I am incredibly excited by these opportunities, as well as upcoming efforts we have planned. Dr. Nate Millard is serving this fall as the interim coordinator for the General Education Sustainability Pathway and its minor. Phase III of the four-phase Resilient Cities Initiative and South Campus Neighborhood Project is nearly done. Faculty Emeritus Jim Pushnik is the principal investigator (PI) on Chico State’s bid for Phase IV funding, bringing the project to completion in spring of 2019. Planning for this year’s This Way to Sustainability conference and the engagement of student conference leaders is well underway. FMS and RAI are working to re-energize the four student clubs of Sustainable Consultations of Office Practices (SCOOP), Green Campus Group, Alternative Transportation, and Eco Reps. The manager and staff of our ecological reserves have been actively exploring ways to contribute to our sustainability efforts through carbon offsets, educational activities, and wildfire mitigation techniques.

Finally, Provost Larson and Interim Chief Financial Officer Jeni Kitchell have reconvened the dormant Campus Sustainability Committee (EM 11-017). The committee’s charge is “to serve in an advisory capacity to all campus departments, colleges, and other entities in an effort to advance environmental, social, and economic sustainability” on campus and to provide “leadership in identifying mechanisms to integrate sustainability concepts into all core functions of the University.” Membership is inclusive of faculty, students, and staff from across the campus and their first meeting is scheduled for October 8. Provost Larson, interim CFO Kitchell, and the committee invite the campus to an open forum on sustainability on November 9 from 2-3 p.m. in Colusa Hall, Room 100 A/B to gather feedback toward supporting existing efforts, promoting interdisciplinary efforts, and establishing new activities. They welcome your ideas about the interdisciplinary leadership role of the Campus Sustainability Committee and transitioning the ISD to a self-sustaining structure.

In the meantime, moving staff positions from ISD to the Regenerative Agriculture Initiative and FMS is helpful in the following ways:

  • Although we have made some progress on the Climate Action Plan, there is much more work to be done. The sustainability programs manager will have ties to Academic Affairs while working closely with Mike Guzzi, the director of FMS who is also a Professional Civil Engineer, Leadership in Energy and Environmental Design Accredited Professional (LEED AP), and Certified Energy Manager, as well as working with other members of FMS responsible for overseeing the reduction of our carbon emissions and implementing more environmentally sustainable operations on campus. This individual will work to keep our campus dashboards up to date and report to Second Nature on progress we make on our Climate Action Plan.
  • RAI, under the leadership of Cindy Daley, is gaining momentum and national recognition, thereby attracting potential partners and benefactors. Provost Larson has given the RAI three years to become self-sustaining with external funding, and she expects the initiative to accrue additional resources for the benefit of other campus sustainability efforts. RAI presents an important opportunity for campus and our sustainability efforts. RAI is developing a sustainable model that may be replicated by other faculty-led initiatives on campus.

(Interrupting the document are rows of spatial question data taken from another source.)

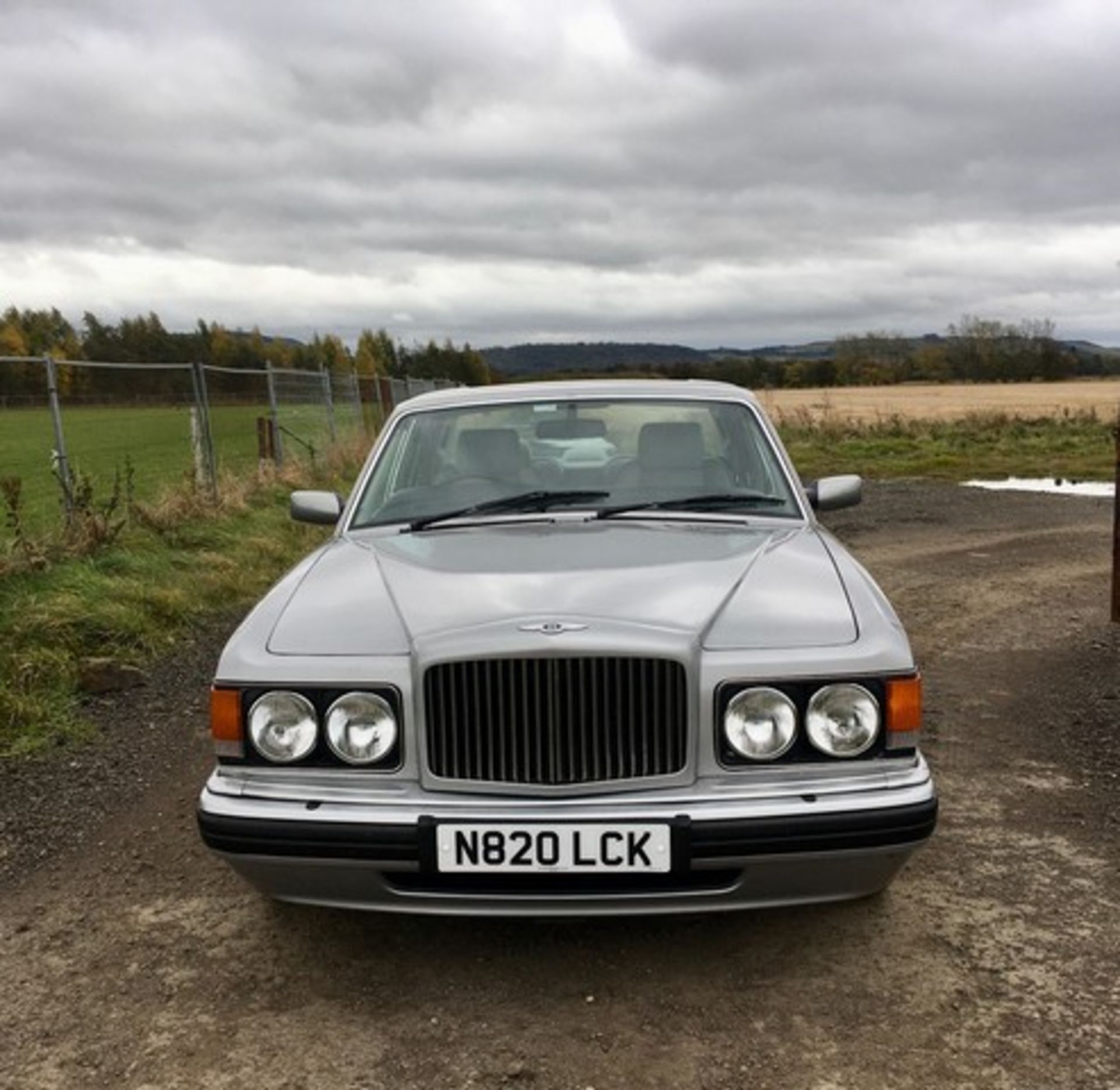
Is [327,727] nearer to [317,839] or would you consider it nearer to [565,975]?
[317,839]

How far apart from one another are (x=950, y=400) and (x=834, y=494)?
47.7 m

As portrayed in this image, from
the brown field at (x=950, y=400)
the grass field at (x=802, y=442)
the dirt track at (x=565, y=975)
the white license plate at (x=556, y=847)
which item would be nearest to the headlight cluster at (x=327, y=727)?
the white license plate at (x=556, y=847)

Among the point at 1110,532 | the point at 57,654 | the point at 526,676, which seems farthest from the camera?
the point at 1110,532

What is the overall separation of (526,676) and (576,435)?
6.38 ft

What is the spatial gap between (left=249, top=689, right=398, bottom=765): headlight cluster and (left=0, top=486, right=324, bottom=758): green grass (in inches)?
102

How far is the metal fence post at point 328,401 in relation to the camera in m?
17.5

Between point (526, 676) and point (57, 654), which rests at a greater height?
point (526, 676)

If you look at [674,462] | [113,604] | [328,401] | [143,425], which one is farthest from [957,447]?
[674,462]

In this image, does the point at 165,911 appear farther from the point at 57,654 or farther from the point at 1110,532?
the point at 1110,532

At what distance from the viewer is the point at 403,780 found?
288 centimetres

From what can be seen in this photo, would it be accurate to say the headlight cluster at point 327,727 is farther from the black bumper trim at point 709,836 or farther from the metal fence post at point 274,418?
the metal fence post at point 274,418

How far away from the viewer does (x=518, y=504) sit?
13.6 feet

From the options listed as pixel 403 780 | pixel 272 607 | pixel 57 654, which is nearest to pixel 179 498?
pixel 57 654

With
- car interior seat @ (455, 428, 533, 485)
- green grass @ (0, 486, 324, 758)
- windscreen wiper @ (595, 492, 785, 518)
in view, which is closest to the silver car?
windscreen wiper @ (595, 492, 785, 518)
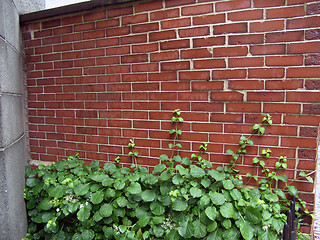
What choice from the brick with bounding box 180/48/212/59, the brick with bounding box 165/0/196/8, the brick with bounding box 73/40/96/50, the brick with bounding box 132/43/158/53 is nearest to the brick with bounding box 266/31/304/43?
the brick with bounding box 180/48/212/59

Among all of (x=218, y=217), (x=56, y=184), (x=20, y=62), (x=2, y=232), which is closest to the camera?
(x=218, y=217)

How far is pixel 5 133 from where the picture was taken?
1.80m

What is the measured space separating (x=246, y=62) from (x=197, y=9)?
593mm

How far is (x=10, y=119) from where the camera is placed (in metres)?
1.91

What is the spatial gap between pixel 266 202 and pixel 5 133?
7.01ft

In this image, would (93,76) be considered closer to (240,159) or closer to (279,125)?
(240,159)

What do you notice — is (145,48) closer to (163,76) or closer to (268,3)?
(163,76)

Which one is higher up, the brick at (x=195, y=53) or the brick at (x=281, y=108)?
the brick at (x=195, y=53)

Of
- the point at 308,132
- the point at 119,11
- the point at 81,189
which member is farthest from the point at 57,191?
the point at 308,132

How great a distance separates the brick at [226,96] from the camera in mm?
1747

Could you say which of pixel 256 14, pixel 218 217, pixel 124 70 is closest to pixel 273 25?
pixel 256 14

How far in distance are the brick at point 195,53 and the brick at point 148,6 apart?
1.52 ft

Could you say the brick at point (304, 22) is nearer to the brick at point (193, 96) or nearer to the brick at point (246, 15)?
the brick at point (246, 15)

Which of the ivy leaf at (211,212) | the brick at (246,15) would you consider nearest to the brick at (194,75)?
the brick at (246,15)
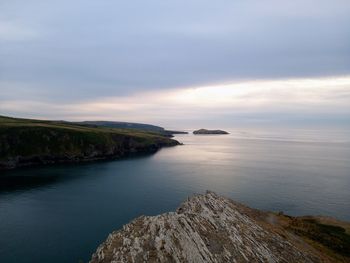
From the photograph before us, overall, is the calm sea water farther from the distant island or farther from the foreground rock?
the foreground rock

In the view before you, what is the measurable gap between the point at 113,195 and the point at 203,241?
67832mm

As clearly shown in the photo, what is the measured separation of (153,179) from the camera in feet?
423

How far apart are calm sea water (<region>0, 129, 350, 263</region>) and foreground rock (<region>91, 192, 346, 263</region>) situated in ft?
62.1

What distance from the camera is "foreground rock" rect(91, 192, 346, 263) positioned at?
128 ft

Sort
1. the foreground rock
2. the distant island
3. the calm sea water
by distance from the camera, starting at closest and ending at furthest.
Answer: the foreground rock < the calm sea water < the distant island

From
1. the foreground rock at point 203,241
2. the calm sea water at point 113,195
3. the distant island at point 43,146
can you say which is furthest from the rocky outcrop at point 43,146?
the foreground rock at point 203,241

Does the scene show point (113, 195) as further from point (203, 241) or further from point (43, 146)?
point (43, 146)

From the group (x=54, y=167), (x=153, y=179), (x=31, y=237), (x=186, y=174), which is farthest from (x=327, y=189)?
(x=54, y=167)

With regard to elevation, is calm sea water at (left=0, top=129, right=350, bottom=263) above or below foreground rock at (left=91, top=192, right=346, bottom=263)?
below

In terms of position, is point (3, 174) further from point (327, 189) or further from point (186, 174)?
point (327, 189)

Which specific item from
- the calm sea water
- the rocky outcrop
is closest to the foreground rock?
the calm sea water

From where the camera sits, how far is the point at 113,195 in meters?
104

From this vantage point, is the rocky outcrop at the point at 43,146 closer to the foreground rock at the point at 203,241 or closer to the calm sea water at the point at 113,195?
the calm sea water at the point at 113,195

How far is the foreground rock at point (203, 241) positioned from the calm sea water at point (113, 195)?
62.1ft
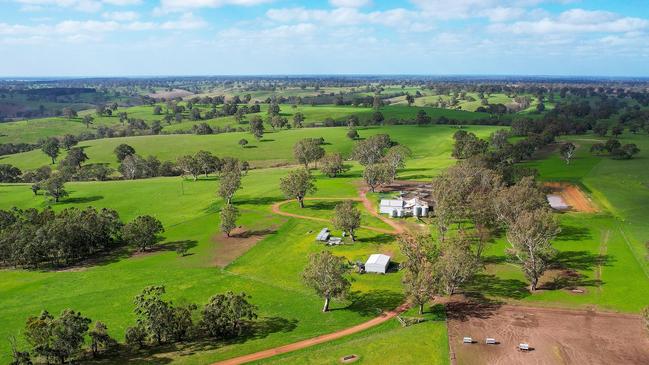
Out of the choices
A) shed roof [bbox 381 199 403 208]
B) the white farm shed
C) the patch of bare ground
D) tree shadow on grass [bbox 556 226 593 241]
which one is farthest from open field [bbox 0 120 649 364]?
shed roof [bbox 381 199 403 208]

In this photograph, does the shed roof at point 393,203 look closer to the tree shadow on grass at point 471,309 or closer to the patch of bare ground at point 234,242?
the patch of bare ground at point 234,242

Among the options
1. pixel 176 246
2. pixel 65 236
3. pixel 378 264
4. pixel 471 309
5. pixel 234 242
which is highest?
pixel 65 236

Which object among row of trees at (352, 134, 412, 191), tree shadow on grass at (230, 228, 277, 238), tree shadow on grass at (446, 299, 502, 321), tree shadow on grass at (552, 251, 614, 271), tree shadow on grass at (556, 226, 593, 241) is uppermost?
row of trees at (352, 134, 412, 191)

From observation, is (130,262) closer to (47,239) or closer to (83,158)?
(47,239)

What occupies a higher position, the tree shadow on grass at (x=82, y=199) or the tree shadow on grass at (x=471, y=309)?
the tree shadow on grass at (x=471, y=309)

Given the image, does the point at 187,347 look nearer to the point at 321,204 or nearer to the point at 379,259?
the point at 379,259

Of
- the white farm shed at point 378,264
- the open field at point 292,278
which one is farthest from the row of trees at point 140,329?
Answer: the white farm shed at point 378,264

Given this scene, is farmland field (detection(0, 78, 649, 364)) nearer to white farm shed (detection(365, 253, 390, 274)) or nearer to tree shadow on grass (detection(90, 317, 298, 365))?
tree shadow on grass (detection(90, 317, 298, 365))

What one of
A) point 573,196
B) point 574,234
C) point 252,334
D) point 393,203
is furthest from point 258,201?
point 573,196
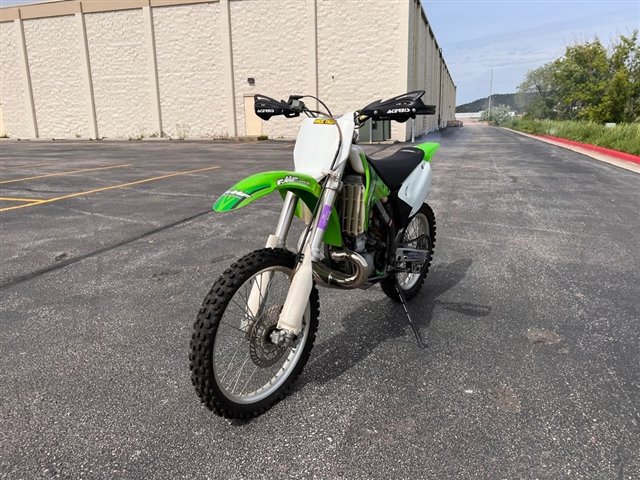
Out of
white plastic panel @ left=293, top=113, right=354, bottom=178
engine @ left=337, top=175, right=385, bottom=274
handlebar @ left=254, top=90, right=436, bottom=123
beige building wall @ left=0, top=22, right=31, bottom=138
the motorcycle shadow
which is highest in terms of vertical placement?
beige building wall @ left=0, top=22, right=31, bottom=138

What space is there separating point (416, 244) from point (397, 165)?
3.05ft

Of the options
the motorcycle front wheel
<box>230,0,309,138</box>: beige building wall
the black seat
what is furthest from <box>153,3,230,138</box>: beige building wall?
the motorcycle front wheel

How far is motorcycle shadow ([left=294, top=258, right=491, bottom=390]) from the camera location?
3084 millimetres

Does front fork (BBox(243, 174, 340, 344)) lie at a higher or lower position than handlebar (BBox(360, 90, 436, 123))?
lower

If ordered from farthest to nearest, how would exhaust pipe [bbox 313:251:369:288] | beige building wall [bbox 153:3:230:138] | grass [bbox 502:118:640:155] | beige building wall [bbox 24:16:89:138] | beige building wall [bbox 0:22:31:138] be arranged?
beige building wall [bbox 0:22:31:138] < beige building wall [bbox 24:16:89:138] < beige building wall [bbox 153:3:230:138] < grass [bbox 502:118:640:155] < exhaust pipe [bbox 313:251:369:288]

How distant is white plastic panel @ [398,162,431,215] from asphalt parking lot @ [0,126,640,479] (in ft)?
3.04

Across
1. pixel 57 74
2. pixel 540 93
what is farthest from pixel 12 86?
pixel 540 93

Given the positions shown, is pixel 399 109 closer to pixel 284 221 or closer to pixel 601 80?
pixel 284 221

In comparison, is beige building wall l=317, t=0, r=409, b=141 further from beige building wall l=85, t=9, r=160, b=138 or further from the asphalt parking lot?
the asphalt parking lot

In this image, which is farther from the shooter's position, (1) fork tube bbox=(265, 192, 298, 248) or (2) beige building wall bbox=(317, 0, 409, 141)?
(2) beige building wall bbox=(317, 0, 409, 141)

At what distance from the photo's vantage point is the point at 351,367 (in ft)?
10.1

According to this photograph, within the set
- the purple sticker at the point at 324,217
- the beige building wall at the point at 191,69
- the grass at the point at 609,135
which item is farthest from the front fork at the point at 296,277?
the beige building wall at the point at 191,69

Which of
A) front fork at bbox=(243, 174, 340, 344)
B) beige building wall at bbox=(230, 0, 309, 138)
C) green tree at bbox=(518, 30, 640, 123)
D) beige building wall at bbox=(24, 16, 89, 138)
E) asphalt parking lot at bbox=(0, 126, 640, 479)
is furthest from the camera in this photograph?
green tree at bbox=(518, 30, 640, 123)

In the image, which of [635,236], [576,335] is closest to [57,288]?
[576,335]
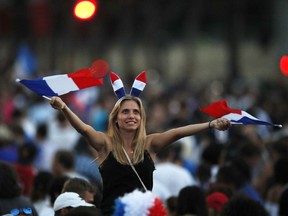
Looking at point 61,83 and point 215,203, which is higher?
point 61,83

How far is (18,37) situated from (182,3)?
1284cm

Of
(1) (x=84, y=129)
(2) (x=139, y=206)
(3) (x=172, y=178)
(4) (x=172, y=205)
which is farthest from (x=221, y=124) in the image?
(3) (x=172, y=178)

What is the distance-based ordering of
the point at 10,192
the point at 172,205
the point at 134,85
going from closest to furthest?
1. the point at 134,85
2. the point at 10,192
3. the point at 172,205

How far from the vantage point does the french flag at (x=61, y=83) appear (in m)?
9.24

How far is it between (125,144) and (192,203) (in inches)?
52.0

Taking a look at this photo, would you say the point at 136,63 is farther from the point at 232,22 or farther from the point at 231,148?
the point at 231,148

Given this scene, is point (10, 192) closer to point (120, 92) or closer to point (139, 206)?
point (120, 92)

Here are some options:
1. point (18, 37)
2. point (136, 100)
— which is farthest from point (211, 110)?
point (18, 37)

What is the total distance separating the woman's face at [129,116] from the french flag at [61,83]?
741 mm

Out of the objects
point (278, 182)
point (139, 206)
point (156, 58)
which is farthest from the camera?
point (156, 58)

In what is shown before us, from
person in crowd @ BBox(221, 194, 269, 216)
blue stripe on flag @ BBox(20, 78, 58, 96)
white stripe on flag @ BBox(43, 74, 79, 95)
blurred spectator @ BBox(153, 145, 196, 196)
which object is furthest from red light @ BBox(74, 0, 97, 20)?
person in crowd @ BBox(221, 194, 269, 216)

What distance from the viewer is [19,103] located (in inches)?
990

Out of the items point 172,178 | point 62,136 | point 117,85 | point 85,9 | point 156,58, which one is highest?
point 156,58

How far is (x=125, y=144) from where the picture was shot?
8.73m
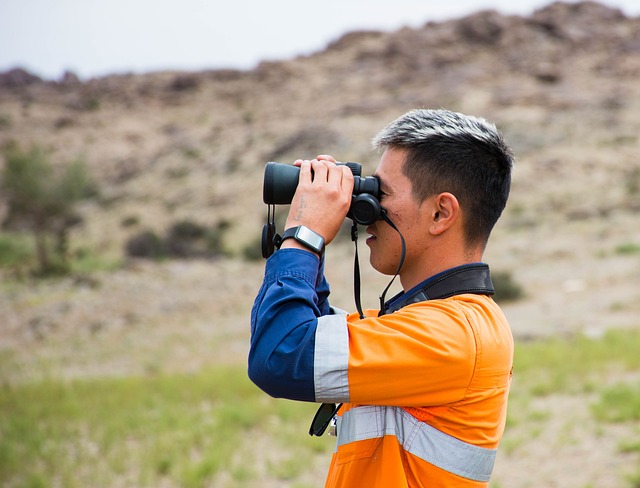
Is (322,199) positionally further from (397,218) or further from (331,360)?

Although we have witnessed many successes with our sustainability efforts, our efforts have lagged since about 2015. It is the right time to renew and revitalize our sustainability pledge and step up our actions. You have my sincere commitment to environmental, economic, and social sustainability and resilient systems. Please join me in taking our sustainability efforts to the next level and strengthening our position as a leader within higher education.